Tony Woodlief | Author

Since it’s commencement season, I’ve put together a draft address in case I get a last-minute call

I’d like to thank Debtwell University for this opportunity to address your student body. Furthermore, I want to express my deepest hope that your original speaker overcomes [FOOD POISONING/ IRS DIFFICULTIES/ SUBPOENA/ ETC] without undue complications.

[PAUSE. MAKE EYE CONTACT. SQUINT AS IF DRAWING ON A WELL OF DEEP WISDOM, BUT NOT SO HARD THAT YOU APPEAR TO HAVE GASTRIC PAIN.]

Good students—ahem—that is to say, near-graduates of Debtwell—I offer you first my condolence.

I say this not because you have wasted four, or five, or even six years of your undistinguished lives—assuming you are not unlike your peers at other universities, and have squatted like slick rocks in the eternal stream of knowledge, impervious to all that hurtles toward you, much like an algaed slab is indifferent to driftwood that pummels it with no more effect than Don Quixote’s lance, which I realize is an allusion utterly lost on nearly every one of you.
Graduation ceremony

I offer no condolence on that front because your lack of humanities immersion, and logic capacity, and mathematical competence will likely have little consequence in your lifetimes. I mean, let’s face it: Many people do well enough without acquiring the slightest hint of any of these, as half an hour on the news site of your choice will substantiate. Strong societies, much like those stones in the aforementioned stream, take centuries to erode, meaning your mewling, aliterate, electronics-addled progeny will be the ones to pay the final tab. Whew! Close one!
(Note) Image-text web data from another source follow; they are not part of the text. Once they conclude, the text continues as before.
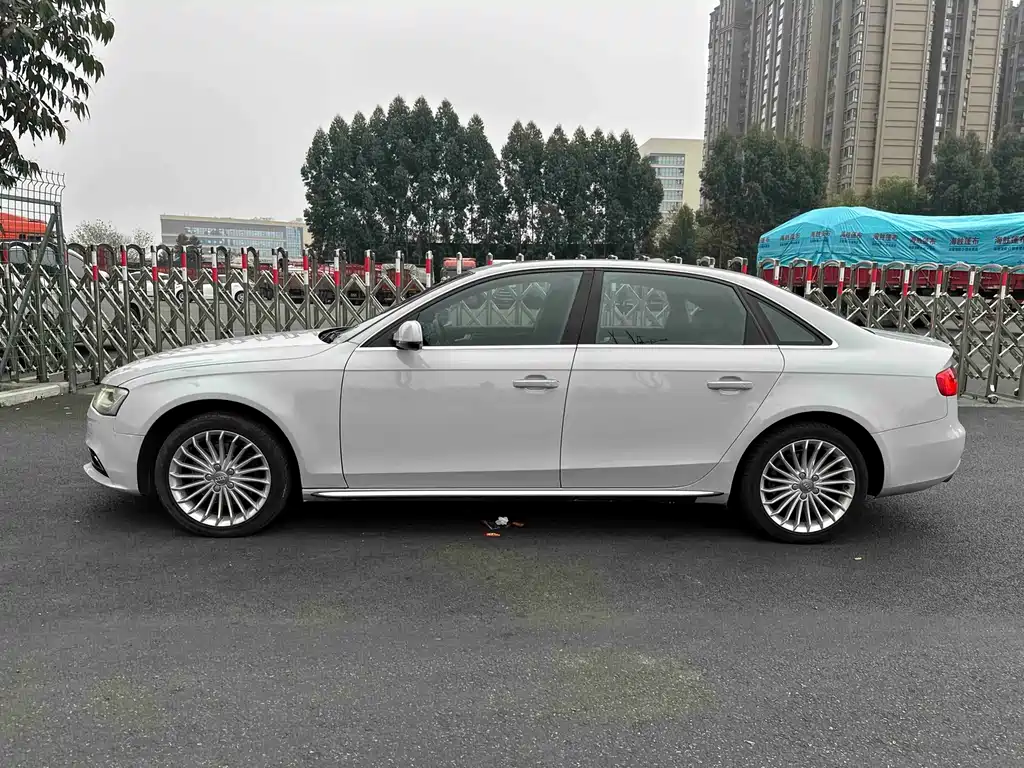 Audi A4L 2016 35 TFSI Collector's Edition S line Comfort купить на сайте DeffCars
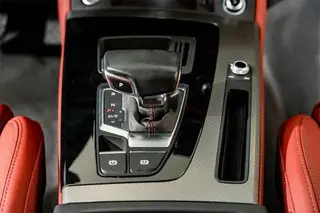 Audi Q5L 2023 40T Deluxe dinámico interior foto 15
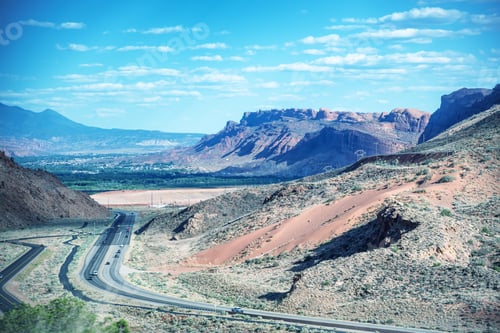 Preview: Arches National Park Road, Utah.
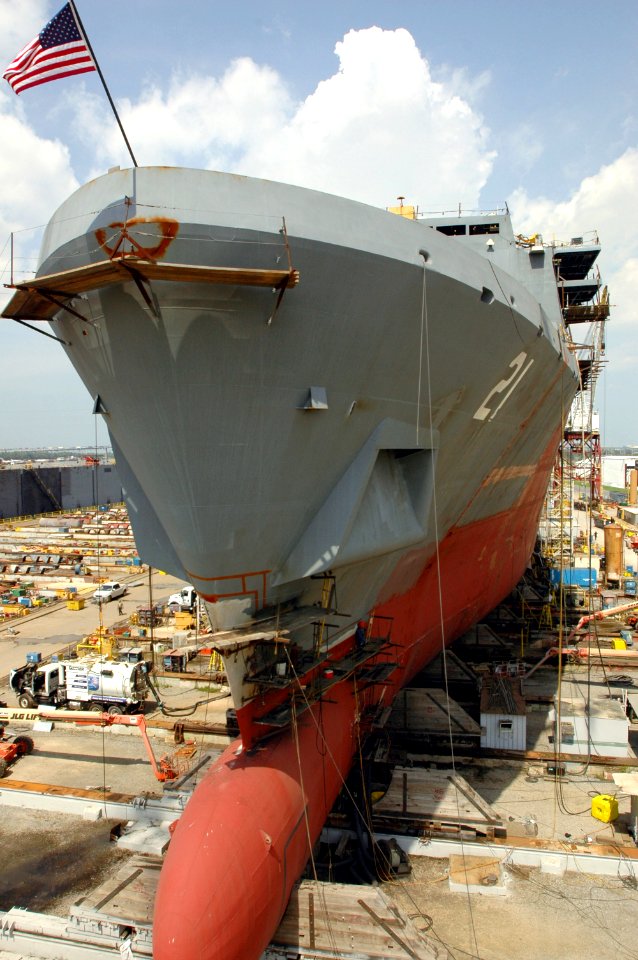 US Navy 060816-N-1928H-244 The amphibious transport dock ship Pre Commissioning Unit (PCU) New York (LPD 21) under construction in Northrop Grumman Ship the shipyard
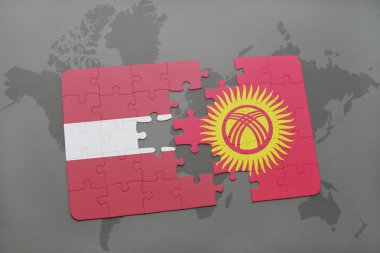 Letonya ve Kırgızistan ulusal bayrak bir dünya haritası üzerinde ile bulmaca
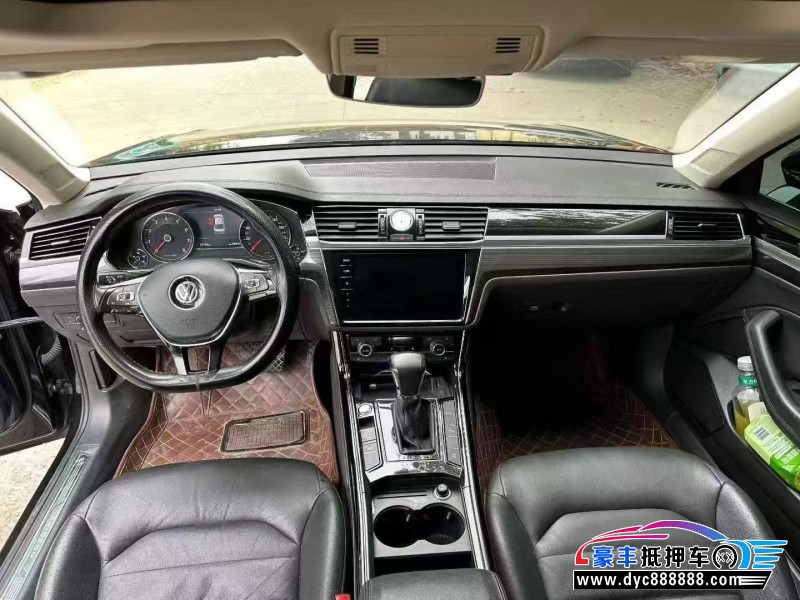 19年大众辉昂轿车抵押车出售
What grieves me, therefore, is not the waste of your relatively valueless time, but the mass transfer of wealth from the pockets of your parents to the coffers of institutional charlatans, hustlers, and swindlers who have infested our Halls of Great Learning like moneychangers in the Temple.

Unless, of course, your parents were too clever to take the bait, or are themselves shackled to their own anchors of college debt, in which case you signed various pieces of paper which have bound you like Sauron’s ring, not for power or riches, but rather the privilege of being in the vicinity of Educational Events, some of which may or may not have penetrated the alcohol-infused state of sleep deprivation that passes for life in a community of young people so heedless of the future that they’re willing to spend $100,000 for a product inferior to what two hours of serious daily concentration could have availed them when combined with a library card and a Great Courses subscription.

My point is that you’re now at least four years behind your more ambitious peers. I’m talking about people like that Zuckerberg kid, the one who invented Facebook and is now hanging out with electorally-critical demographic groups and not running for president. [NOTE: IF IT TURNS OUT Z-BERG WENT TO COLLEGE, REFERENCE SOME OTHER BILLIONERD]

Or take my Uncle Larry. He grew up back when colleges still had admissions standards, so he went into plumbing. Now he has eight people working for him. He probably nets $100K per year. And it’s work that matters, because a society can only survive so long as it moves the shit faster than it manufactures it. I think Gibbon wrote that.

The historian, not the monkey. Not that either possibility popped into your heads.

And since we’re talking fecal supply and demand, please pause for a moment to reflect on the reality that you are slouching at the feculent epicenter of the Western world, the modern American university. [HOLD FOR APPLAUSE]

Case in point: these pieces of paper you’re about to be handed. They signify education. Accomplishment. After several years of effort, you have proven that you are marginally eligible for entry-level training in a position that pays no better than what your peers who had the good sense to go to vocational school started earning two years ago, while you were still learning to roll your eyes at convictions that helped your great-grandparents endure ordeals that would turn you into puddles of quivering poo.

Mardi Gras Faquetaigue

I can tell by the Dean’s hand signals that I must be nearing the end of my allotted time. In closing, I’ll note that I am not a priest [HOLD FOR APPLAUSE]. I would like nonetheless to offer you both absolution and a benediction.

The absolution is straightforward: It’s not your fault. We made this mess when we forgot the aim of a university education, which was never merely about making you employable. It was about making you accountable—to the truth and this world and your place in it. That probably sounds like gobbledygook, but maybe, for a handful of you, there is a sound in it that is something like truth. No matter how hard they may have tried here, they haven’t yet gouged the ability to hear that sound from your ears and hearts.

And thus the benediction: Go now into the world with your hearts and ears tuned for truth, and you will find it—or rather it will find you, and you will know you have been found. And then, my young friends, no matter your handicap—old wounds or poor breeding or even a modern liberal arts education—you will find your place, because long before we worried about careers we spoke of vocation, which roughly means, in a language taught only in fusty old places by fusty old farts, “calling.”

As in the place to which you are beckoned, i.e., the place crafted for you and for which you have been crafted, by a call that is for you alone to answer, despite what anyone else thinks your purpose should be, despite even the ruminations of a speaker who has clearly—I can tell by the approaching security escort—overspoken his allotted time.